Input data:
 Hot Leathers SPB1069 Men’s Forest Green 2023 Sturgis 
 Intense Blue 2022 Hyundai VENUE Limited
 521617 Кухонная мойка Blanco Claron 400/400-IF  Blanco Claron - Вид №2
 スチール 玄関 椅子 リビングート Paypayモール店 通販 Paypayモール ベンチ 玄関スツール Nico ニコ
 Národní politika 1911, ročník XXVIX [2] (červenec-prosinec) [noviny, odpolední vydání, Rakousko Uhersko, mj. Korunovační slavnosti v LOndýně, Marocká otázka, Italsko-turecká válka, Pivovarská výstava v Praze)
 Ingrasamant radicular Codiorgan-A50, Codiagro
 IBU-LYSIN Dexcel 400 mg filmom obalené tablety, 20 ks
==
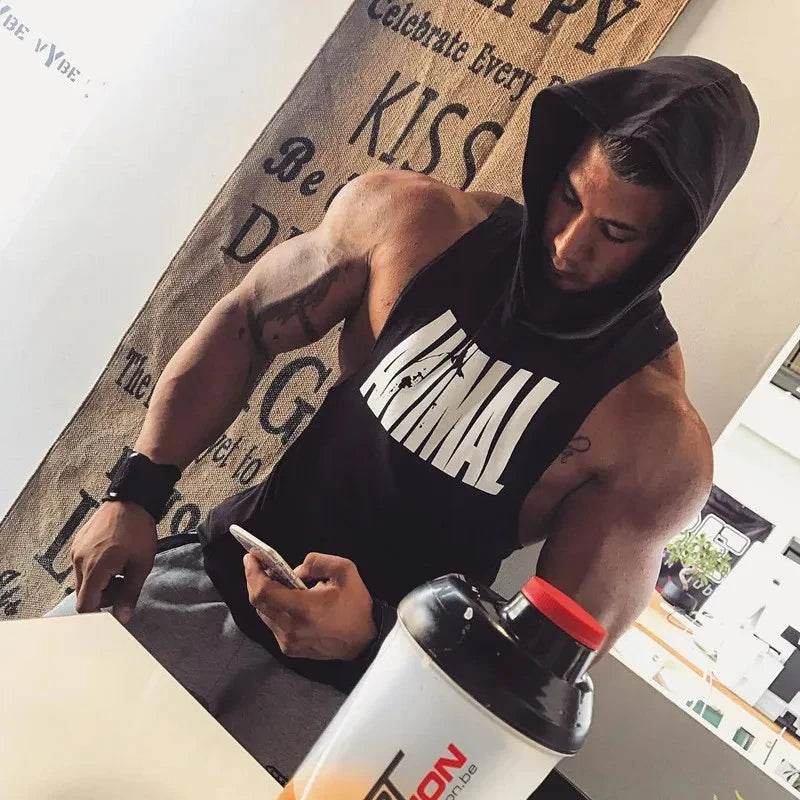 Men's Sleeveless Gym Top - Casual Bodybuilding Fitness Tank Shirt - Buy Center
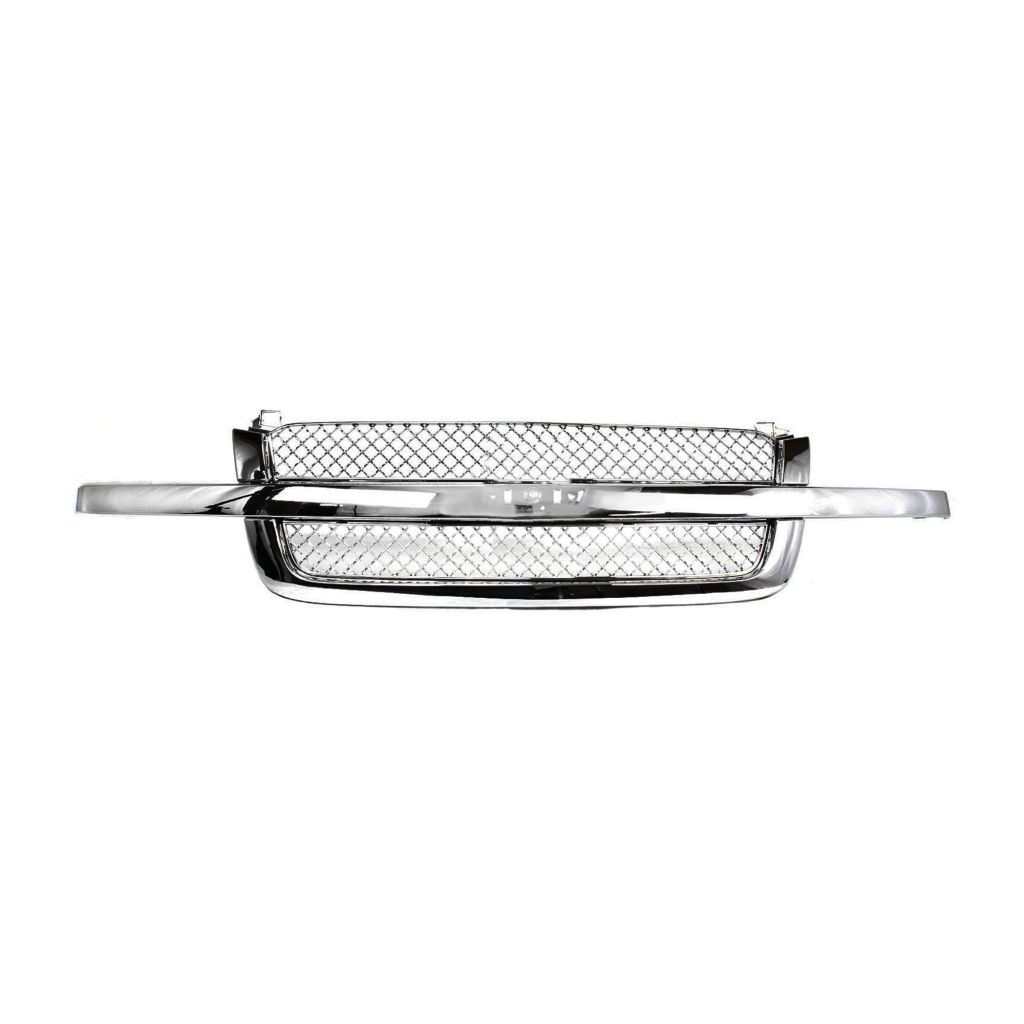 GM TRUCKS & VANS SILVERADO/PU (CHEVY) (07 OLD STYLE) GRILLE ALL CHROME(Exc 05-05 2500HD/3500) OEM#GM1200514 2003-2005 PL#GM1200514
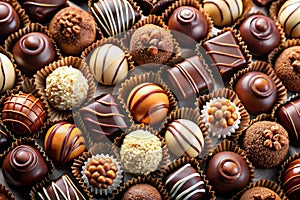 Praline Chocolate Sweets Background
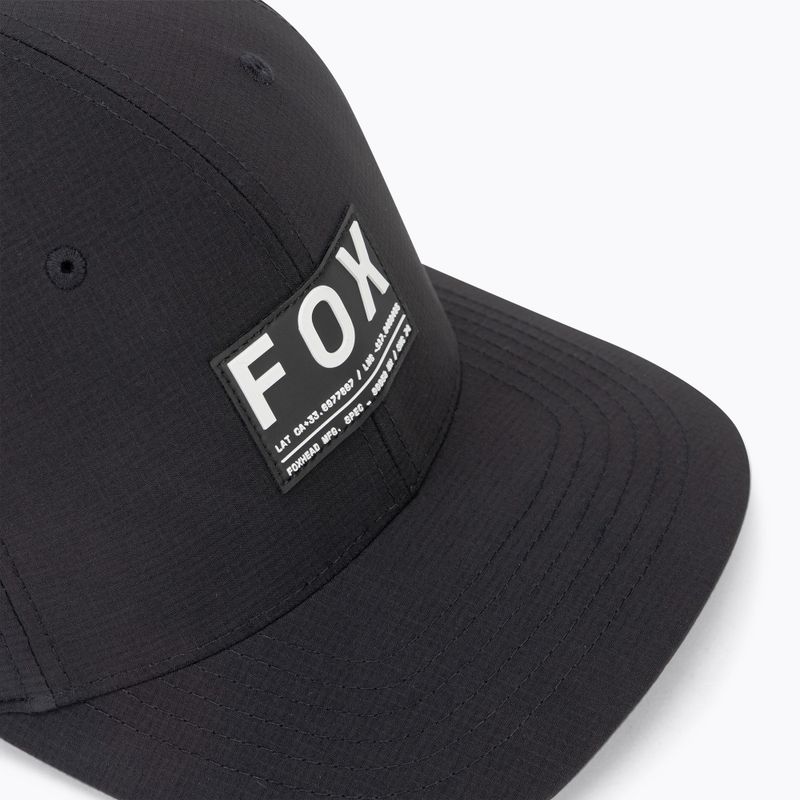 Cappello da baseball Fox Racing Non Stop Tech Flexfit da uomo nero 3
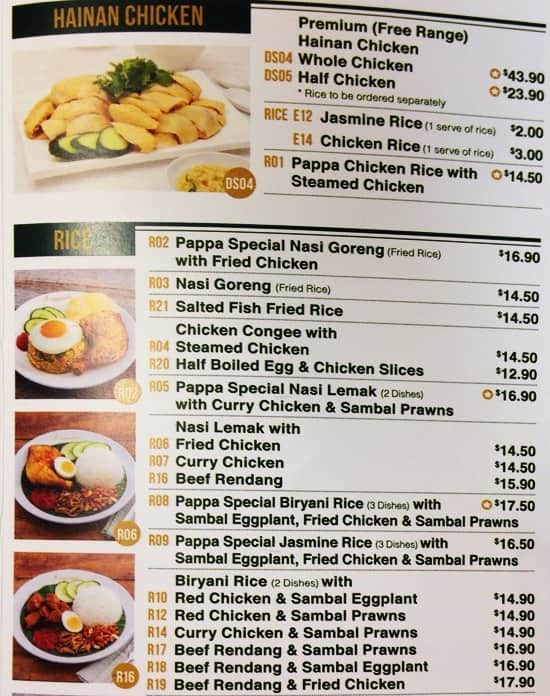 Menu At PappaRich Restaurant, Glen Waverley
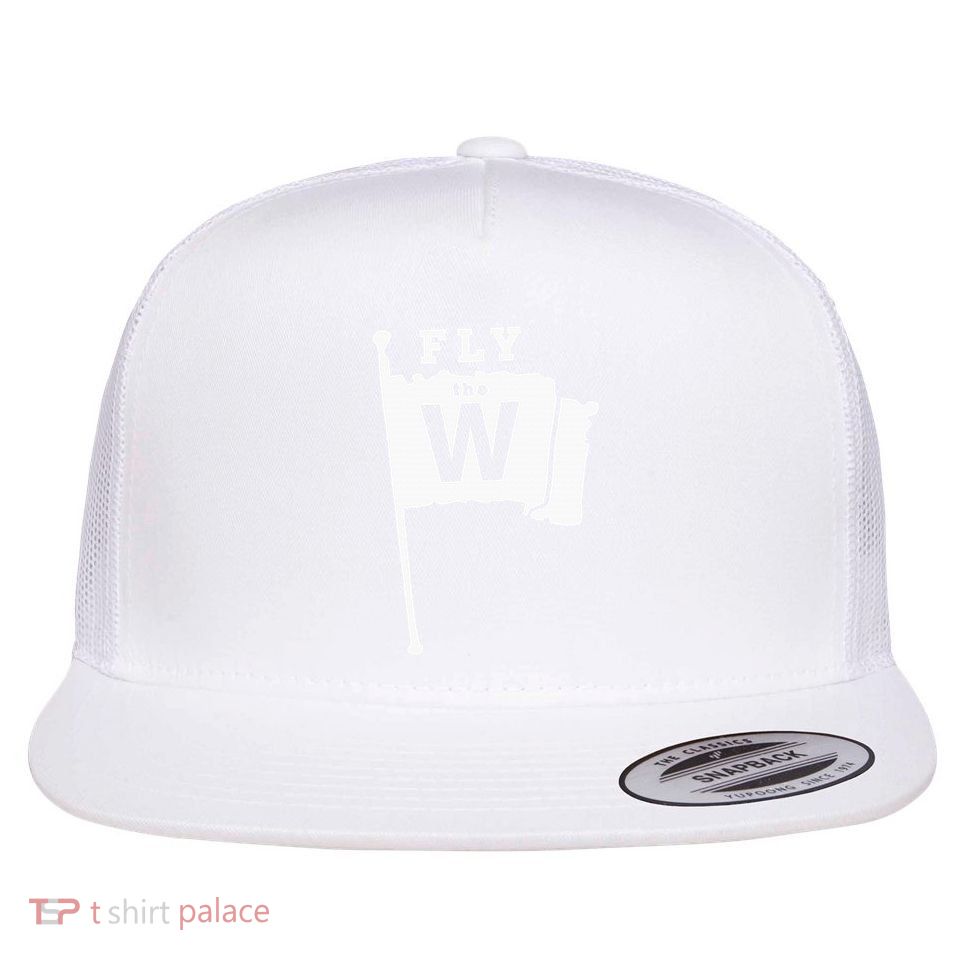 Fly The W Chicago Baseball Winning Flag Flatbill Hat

Task to carry out: In the entries above, restate word for word the lines between the one holding "Intense Blue 2022 Hyundai VENUE Limited" and the one holding "IBU-LYSIN Dexcel 400", inclusive, and nothing besides.

Problem solution:
 Intense Blue 2022 Hyundai VENUE Limited
 521617 Кухонная мойка Blanco Claron 400/400-IF  Blanco Claron - Вид №2
 スチール 玄関 椅子 リビングート Paypayモール店 通販 Paypayモール ベンチ 玄関スツール Nico ニコ
 Národní politika 1911, ročník XXVIX [2] (červenec-prosinec) [noviny, odpolední vydání, Rakousko Uhersko, mj. Korunovační slavnosti v LOndýně, Marocká otázka, Italsko-turecká válka, Pivovarská výstava v Praze)
 Ingrasamant radicular Codiorgan-A50, Codiagro
 IBU-LYSIN Dexcel 400 mg filmom obalené tablety, 20 ks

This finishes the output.